Question: Is the main publisher motivation to improve metadata to sell books to end users?

Response: The goal is to sell books but also to get our books to people in any form and help them to discover our materials. A recent example is Twilight by Stephanie Meyer—sales benefited from end-user exposure to information about the title. The online community motivates people to buy the books. We want to control the metadata—there are lots of third party metadata providers but the publisher's data will be more accurate and reflect current information.

Question: Are most North American publishers depending exclusively on BISAC for subject headings?

Response: Yes, there really isn't another source but Hachette has explored other options too.

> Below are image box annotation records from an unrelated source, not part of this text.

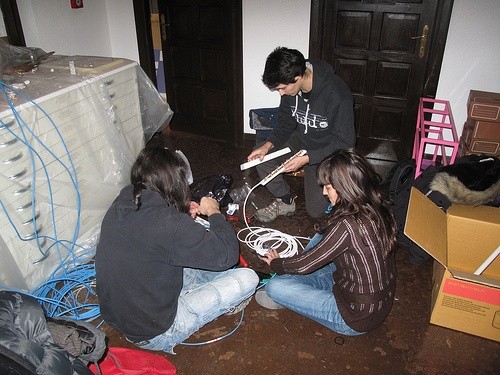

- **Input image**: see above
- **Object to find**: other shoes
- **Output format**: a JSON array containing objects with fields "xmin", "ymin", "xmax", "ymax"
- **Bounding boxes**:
[
  {"xmin": 254, "ymin": 194, "xmax": 297, "ymax": 222},
  {"xmin": 225, "ymin": 295, "xmax": 253, "ymax": 315},
  {"xmin": 255, "ymin": 288, "xmax": 285, "ymax": 309}
]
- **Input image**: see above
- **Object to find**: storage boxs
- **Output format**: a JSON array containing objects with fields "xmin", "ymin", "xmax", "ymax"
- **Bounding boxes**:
[{"xmin": 404, "ymin": 89, "xmax": 500, "ymax": 342}]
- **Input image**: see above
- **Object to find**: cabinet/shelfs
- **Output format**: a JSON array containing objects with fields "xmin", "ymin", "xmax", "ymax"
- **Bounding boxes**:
[
  {"xmin": 0, "ymin": 55, "xmax": 145, "ymax": 291},
  {"xmin": 412, "ymin": 98, "xmax": 459, "ymax": 179}
]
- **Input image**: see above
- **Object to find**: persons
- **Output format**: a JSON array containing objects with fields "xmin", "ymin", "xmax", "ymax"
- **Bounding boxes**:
[
  {"xmin": 97, "ymin": 144, "xmax": 259, "ymax": 354},
  {"xmin": 247, "ymin": 47, "xmax": 355, "ymax": 222},
  {"xmin": 256, "ymin": 150, "xmax": 396, "ymax": 336}
]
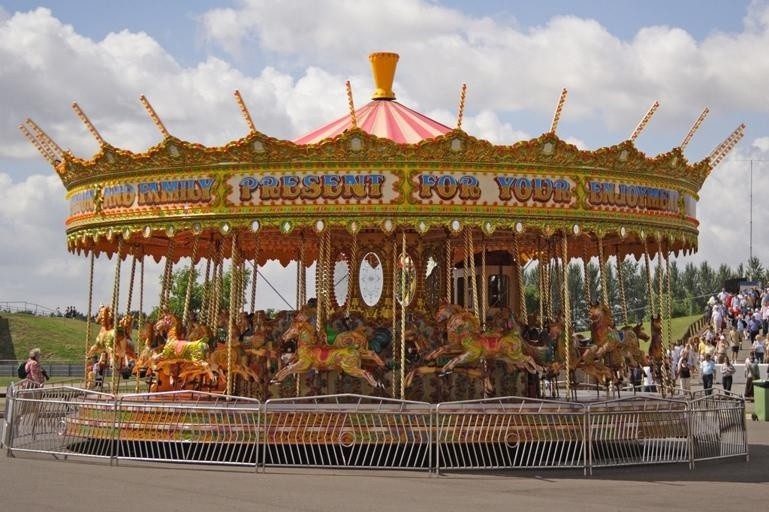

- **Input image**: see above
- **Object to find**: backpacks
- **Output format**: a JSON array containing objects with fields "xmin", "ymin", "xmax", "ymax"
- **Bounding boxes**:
[{"xmin": 17, "ymin": 360, "xmax": 30, "ymax": 379}]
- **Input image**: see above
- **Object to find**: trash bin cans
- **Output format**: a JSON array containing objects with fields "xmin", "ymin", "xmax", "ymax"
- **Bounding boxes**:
[{"xmin": 751, "ymin": 379, "xmax": 769, "ymax": 422}]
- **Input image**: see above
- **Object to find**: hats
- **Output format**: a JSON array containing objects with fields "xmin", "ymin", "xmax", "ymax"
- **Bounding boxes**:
[{"xmin": 719, "ymin": 335, "xmax": 725, "ymax": 340}]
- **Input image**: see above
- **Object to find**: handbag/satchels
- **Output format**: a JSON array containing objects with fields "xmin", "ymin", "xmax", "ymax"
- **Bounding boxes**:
[
  {"xmin": 752, "ymin": 375, "xmax": 759, "ymax": 379},
  {"xmin": 720, "ymin": 321, "xmax": 726, "ymax": 328},
  {"xmin": 752, "ymin": 346, "xmax": 756, "ymax": 351},
  {"xmin": 727, "ymin": 367, "xmax": 734, "ymax": 373}
]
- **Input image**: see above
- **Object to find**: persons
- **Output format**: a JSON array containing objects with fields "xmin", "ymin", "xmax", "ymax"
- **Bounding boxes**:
[
  {"xmin": 19, "ymin": 348, "xmax": 44, "ymax": 425},
  {"xmin": 123, "ymin": 363, "xmax": 132, "ymax": 379},
  {"xmin": 92, "ymin": 356, "xmax": 102, "ymax": 387},
  {"xmin": 633, "ymin": 288, "xmax": 769, "ymax": 401}
]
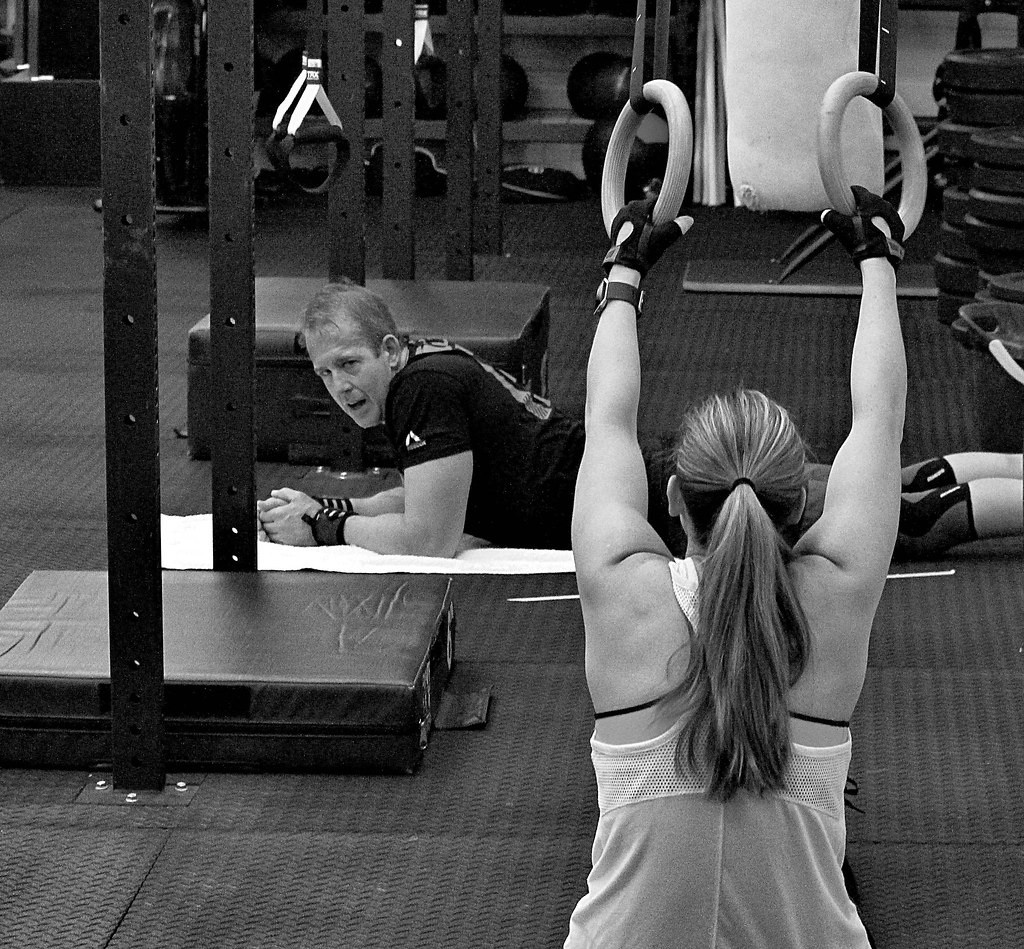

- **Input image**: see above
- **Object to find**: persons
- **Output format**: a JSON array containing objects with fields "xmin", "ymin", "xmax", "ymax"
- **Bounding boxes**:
[
  {"xmin": 257, "ymin": 282, "xmax": 1024, "ymax": 560},
  {"xmin": 556, "ymin": 185, "xmax": 907, "ymax": 949}
]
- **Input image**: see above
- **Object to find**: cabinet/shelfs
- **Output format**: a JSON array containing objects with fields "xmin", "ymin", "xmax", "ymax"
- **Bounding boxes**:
[{"xmin": 276, "ymin": 10, "xmax": 677, "ymax": 142}]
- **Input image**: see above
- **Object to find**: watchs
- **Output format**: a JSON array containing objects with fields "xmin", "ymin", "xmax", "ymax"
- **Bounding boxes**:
[{"xmin": 592, "ymin": 278, "xmax": 646, "ymax": 319}]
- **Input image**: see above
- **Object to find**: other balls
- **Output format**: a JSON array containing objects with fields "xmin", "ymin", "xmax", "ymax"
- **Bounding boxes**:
[{"xmin": 199, "ymin": 52, "xmax": 672, "ymax": 202}]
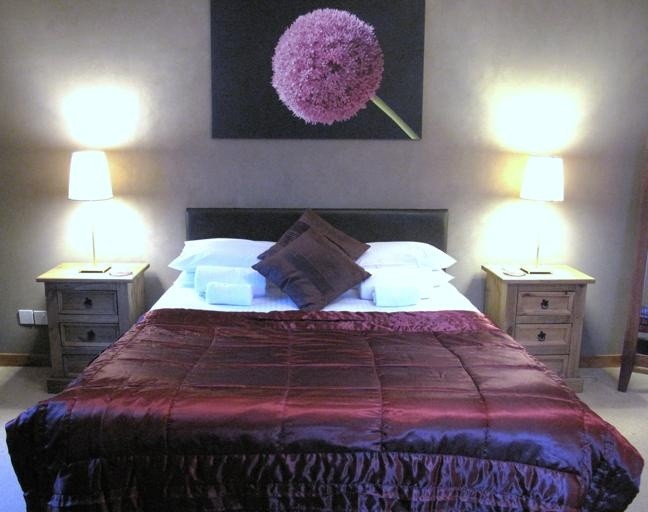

Brenna McLaughlin, Electronic and Strategic Initiatives Director, AAUP

  • The Association of American University Presses has 134 non-profit members.
    • Members are humanities and social sciences publishers
    • Average staff size of members: 40 FTE but many are much smaller
    • Most members are mid- to small-size and struggle with ONIX to serve distribution channels
    • Members want the association to explore a service for them that will help with ONIX conversion and distribution
    • Johns Hopkins has a single proprietary database that creates ONIX data and they license database to other presses
    • ONIX standard is just not standard enough
    • ONIX is great but not inexpensive or trouble free
    • Cornell University Press distributes data through templated spreadsheets
    • Bibliographic data is exported into sales system
    • Sales assistant spend 20-25% of time on metadata
    • Trying off-the-shelf data conversion programs
    • University of Georgia press also exports
    • Concerns: authority of data, that third party metadata will override press metadata
    • University presses believe some areas of ONIX do not conform well to their needs for description/identifications. Many university presses have their own standards.
    • University Presses can be disconnected from the institution and may use outdated IT systems.
    • Even when the University library catalogs all the publications as part of the CIP program and/or for University OPACs, there is no feed back to publishers systems

Diane Boehr, Head of Cataloging, National Library of Medicine

View Diane's slide presentation [PDF]

  • The role of cataloger is changing.
  • Manually creating data is inefficient and redundant and we would like to stop doing that.
  • Libraries will not be able to catalog everything—we need to be more flexible.
  • Reviewed recommendations from the LC report on the future of bibliographic control—eliminate redundancies, make more use of upstream metadata
  • NLM does original cataloging for CIP.
  • Literally highlighting and pasting records—need to find a way to stop doing that. (potential CIP data workflow)
  • Fully automate CIP process. CIP workflows are still costly. Let catalogers focus on authority work and subject analysis and making unique and hidden treasure available.
  • Only 10% of publishers using ONIX but they account for 80% of titles cataloged at NLM.
  • Where are these conversion programs going to come from? OCLC? Split up amongst groups?
  • The three U.S. national libraries catalog in their own ILS (Voyager)
  • Doesn't have to be OCLC—NLM has created a form of its own conversion program and LC could do it too.
  • Specify mapping between major vocabularies
  • Author identifiers—many people in communities looking at this but we still need one standard or we will not be any better off

Patricia Payton, Senior Director, Publisher Relations & Content Development, R.R. Bowker

  • Bowker supports four areas of business: Identifiers—ISBN Agency; discovery products such as Books in Print and Syndetics, transactional services such as Pub-Easy and Pub-Net; and business intelligence products and services
  • Data coverage: Bowker accepts all kinds of files to get a base record and build on it. Concerned about timeliness of updates. Have web portal where updates can be loaded.
  • Add value to data and sends downstream, more discoverable, take both MARC and ONIX
  • Format requirements: Prefer ONIX but will take other formats and will reformat the data.
  • Agree that there are many flavors of ONIX but we need to acknowledge why this is.
  • Bowker is looking for what is quality of data and what we can add to improve it
  • Bad data in an old system can just be converted with ONIX.
  • Bowker services include:
    • Authenticate ISBNs.
    • Monitor use of ISBNs in the market.
    • Will do cross market comparisons across different countries.
    • Hold educational webinars on value of ISBN for publishers. Do a lot of marketing to publishers to help them understand importance of these items (focused on size of publisher).
  • Comment: Nielsen offers similar services in the UK.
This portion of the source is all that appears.